Then I guess the question is whether 9mm Luger is an "interchangeable" ammo if there are rifles chambered for it. It depends on whether the BATFE considers carbines like the CX4 "rifles" or just big pistols in the same class as semi-auto MP5s and Thompsons. They have stocks and forends, and the OAL I believe complies with Federal law governing the minimum length of a rifle (though the barrel is shorter than 18"). I'll see if I can get an educated answer tonight; my local gun range sells and rents the CX4 so they should know what class of firearm they put down on the 4473 when someone buys one.


----------



## Mike Barham

> the dealer is satisfied that it is for use in a rifle


The other part is convincing Wal-Mart that the ammo is intended for use in a rifle. Since the OP intends to use the ammo in a pistol, it would seem the purchase is, in fact, illegal if made from an FFL holder.


----------



## zhurdan

Liko81 said:


> They have stocks and forends, and the OAL I believe complies with Federal law governing the minimum length of a rifle (though the barrel is shorter than 18"). I'll see if I can get an educated answer tonight; my local gun range sells and rents the CX4 so they should know what class of firearm they put down on the 4473 when someone buys one.


I thought the 18" minimum length provision was for shotguns only and the rifle provision was 16" or is that what you are getting at? The storm is considered a Carbine, I bought mine out of state without a problem. I would not have been able to if it were a pistol.

Zhur


----------



## Mike Barham

The CX4 is legally a rifle.


----------



## Mister BLASTEE

I think the Kel-Tec Sub 2000 is a 9mm rifle. Wish they were legel in CA:smt011


----------



## Mike Barham

Mister BLASTEE said:


> I think the Kel-Tec Sub 2000 is a 9mm rifle. Wish they were legel in CA:smt011


The Sub 2000 is also legally a rifle. Neat little gun because it folds in half. My sister has one.


----------



## Marcus99

It would seem as though that state law overrides federal law, not judging from the posted quote or precedent. NH would appear to follow this, as it is an 18 year old possession age.


----------



## Mike Barham

Marcus99 said:


> It would seem as though that state law overrides federal law, not judging from the posted quote or precedent. NH would appear to follow this, as it is an 18 year old possession age.


Basically, the stricter law is the one that must be followed. The federal law must be obeyed.


----------



## Marcus99

Are we certain if this law applies in NH? Now that I'm up here for vacation I'd be nice to be able to purchase ammo for my handguns without dragging my father along.
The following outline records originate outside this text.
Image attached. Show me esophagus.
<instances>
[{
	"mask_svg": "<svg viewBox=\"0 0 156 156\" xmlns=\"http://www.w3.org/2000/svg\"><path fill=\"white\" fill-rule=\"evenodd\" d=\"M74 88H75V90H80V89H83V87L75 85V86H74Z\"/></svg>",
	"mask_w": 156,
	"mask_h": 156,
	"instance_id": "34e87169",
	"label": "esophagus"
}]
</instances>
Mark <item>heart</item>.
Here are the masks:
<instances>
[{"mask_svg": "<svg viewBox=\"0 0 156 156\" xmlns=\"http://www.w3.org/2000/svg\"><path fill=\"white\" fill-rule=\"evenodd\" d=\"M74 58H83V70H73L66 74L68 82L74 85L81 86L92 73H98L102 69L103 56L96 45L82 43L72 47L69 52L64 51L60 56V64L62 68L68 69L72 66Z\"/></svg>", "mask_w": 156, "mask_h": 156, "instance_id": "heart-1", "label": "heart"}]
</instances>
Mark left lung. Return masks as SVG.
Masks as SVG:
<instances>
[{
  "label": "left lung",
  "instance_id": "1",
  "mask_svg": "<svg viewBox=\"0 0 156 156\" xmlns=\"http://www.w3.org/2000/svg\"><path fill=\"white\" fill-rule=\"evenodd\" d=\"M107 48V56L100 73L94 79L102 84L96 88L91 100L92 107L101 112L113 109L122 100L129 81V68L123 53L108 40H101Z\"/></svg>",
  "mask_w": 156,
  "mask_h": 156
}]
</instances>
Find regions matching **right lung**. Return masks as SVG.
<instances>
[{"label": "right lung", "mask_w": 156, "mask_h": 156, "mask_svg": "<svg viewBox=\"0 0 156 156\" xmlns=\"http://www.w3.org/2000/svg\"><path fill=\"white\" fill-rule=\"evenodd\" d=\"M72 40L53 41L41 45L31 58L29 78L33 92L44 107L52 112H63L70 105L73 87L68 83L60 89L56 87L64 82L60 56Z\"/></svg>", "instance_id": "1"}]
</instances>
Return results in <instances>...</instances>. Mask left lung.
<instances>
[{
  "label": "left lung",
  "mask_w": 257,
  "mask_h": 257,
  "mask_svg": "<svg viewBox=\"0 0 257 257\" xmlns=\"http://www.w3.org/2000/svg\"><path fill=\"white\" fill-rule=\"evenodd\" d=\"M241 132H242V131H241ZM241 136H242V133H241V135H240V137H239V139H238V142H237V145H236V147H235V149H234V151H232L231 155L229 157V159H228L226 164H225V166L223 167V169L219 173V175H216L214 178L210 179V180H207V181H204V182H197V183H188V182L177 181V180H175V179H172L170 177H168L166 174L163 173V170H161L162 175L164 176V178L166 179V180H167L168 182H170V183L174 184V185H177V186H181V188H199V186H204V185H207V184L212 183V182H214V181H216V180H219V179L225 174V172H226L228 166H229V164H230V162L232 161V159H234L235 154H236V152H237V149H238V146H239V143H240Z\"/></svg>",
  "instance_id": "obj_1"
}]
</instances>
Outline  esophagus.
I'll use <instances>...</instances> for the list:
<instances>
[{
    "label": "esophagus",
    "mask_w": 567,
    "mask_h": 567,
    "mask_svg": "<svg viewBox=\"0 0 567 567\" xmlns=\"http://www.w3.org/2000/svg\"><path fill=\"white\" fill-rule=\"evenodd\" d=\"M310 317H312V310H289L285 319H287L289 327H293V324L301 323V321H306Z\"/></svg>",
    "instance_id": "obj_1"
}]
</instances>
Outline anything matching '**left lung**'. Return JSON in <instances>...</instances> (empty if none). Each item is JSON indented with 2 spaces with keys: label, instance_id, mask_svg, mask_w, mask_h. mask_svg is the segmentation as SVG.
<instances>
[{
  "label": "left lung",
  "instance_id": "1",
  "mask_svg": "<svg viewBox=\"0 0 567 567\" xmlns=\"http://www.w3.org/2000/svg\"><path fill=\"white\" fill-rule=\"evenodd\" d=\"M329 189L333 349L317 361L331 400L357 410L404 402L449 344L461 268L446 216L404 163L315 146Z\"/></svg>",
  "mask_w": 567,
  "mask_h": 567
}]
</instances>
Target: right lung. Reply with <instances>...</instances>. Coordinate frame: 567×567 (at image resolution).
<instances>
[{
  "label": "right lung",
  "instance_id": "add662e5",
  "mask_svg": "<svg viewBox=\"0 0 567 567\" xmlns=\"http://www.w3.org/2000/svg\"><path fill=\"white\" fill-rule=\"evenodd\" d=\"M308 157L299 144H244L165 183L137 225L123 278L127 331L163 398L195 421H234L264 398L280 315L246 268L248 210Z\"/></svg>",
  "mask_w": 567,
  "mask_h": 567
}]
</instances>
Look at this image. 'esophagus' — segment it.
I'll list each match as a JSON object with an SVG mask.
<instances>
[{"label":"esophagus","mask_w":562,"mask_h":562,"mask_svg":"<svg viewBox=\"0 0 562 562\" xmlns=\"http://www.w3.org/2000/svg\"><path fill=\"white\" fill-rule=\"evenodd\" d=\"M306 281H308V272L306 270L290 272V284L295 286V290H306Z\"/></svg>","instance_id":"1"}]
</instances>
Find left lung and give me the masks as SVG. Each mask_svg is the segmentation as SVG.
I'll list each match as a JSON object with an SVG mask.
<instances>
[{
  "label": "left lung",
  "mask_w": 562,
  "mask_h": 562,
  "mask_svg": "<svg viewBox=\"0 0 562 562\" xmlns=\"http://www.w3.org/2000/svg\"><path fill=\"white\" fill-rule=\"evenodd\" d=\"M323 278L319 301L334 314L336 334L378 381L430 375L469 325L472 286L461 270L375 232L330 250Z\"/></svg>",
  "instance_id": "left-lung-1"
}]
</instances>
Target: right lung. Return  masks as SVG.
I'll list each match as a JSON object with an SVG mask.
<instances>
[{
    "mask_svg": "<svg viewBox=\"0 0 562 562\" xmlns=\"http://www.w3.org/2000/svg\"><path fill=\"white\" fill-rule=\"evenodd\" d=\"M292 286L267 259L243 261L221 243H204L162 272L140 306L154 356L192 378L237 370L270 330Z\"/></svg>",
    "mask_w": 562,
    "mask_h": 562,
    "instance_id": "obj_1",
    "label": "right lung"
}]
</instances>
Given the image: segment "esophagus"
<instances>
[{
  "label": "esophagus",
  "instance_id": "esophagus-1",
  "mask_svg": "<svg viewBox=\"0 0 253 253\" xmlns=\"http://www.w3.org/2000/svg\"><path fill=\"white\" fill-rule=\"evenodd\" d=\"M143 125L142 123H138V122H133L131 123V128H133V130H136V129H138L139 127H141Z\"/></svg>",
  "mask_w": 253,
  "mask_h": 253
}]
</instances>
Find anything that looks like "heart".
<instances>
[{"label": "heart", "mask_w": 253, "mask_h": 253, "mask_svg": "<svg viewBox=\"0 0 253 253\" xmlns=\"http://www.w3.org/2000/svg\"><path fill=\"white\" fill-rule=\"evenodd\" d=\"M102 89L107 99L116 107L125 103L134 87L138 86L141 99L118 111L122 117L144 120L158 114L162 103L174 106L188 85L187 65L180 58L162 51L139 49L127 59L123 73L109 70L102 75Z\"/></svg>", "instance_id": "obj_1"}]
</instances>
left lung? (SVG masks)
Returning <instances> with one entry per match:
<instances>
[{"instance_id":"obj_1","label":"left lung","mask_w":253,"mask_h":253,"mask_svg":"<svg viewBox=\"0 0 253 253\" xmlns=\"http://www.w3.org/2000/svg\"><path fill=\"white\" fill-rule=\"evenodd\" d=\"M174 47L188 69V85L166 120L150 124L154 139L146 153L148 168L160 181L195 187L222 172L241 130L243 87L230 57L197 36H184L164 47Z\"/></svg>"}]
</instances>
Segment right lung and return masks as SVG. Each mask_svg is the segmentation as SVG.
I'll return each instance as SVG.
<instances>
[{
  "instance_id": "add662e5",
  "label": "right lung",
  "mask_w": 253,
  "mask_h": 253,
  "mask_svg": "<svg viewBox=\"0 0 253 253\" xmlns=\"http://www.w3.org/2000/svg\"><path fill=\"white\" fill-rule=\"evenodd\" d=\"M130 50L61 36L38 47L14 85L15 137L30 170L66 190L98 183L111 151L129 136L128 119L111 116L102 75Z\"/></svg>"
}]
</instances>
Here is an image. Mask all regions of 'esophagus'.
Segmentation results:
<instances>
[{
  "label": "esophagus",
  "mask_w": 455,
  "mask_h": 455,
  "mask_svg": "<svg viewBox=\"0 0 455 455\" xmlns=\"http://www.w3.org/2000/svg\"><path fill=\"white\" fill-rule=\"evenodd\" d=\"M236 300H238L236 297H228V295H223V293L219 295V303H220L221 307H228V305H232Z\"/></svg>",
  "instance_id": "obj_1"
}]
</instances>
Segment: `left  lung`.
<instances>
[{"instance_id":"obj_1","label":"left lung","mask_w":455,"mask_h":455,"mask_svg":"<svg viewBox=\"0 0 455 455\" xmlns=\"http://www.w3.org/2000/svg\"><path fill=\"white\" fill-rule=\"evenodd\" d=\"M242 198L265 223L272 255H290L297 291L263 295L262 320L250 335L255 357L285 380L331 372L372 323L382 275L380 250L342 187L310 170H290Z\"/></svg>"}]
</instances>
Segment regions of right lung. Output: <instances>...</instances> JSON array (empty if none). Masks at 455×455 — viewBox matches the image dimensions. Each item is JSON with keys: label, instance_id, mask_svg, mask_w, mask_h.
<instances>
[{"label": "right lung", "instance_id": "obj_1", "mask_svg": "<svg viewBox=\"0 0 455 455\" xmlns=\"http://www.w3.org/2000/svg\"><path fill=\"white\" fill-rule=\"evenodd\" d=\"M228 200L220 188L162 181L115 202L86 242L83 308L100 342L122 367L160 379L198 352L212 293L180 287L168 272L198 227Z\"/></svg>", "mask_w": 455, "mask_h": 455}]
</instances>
Seems so odd that handgun possession age is 18 and ammo purchase age is 21, doesn't it.


----------



## Mike Barham

Marcus99 said:


> Are we certain if this law applies in NH? Now that I'm up here for vacation I'd be nice to be able to purchase ammo for my handguns without dragging my father along. Seems so odd that handgun possession age is 18 and ammo purchase age is 21, doesn't it.


The federal law, as quoted by *DJ Niner*, clearly states that you have to be 21 to buy ammunition _from an FFL_ for use in a handgun. Since you don't own a 9mm carbine, you obviously want to use the ammo in a 9mm handgun. This would be a violation of the law.


----------



## niadhf

ajs510 said:


> I'm not sure if it's NY State Law, or just Gander Mountain policy, but my local store requires you to have a Pistol Permit to purchase pistol ammunition.
> 
> My Dad discovered that little policy when he tried to buy me some rounds for my .40


this is NYS (and last i knew Mass also) law.


----------



## Rhino

I know for sure that you can buy a conversion kit for an ar-15. you have to buy a new barrel, bolt, and magazine but it will shoot 9mm. my dad has a bolt and mag that will shoot .22LR out of his AR-15


----------



## Eagle Guns

Marcus99 said:


> I was just curious if there are any rifles that fire the 9mm round? I know there's the MP5 and 7, and other compact machine guns, but I mean something like a long rifle, ya know what I mean?


The Marlin Camp Gun in 9mm,no longer made.
Art


----------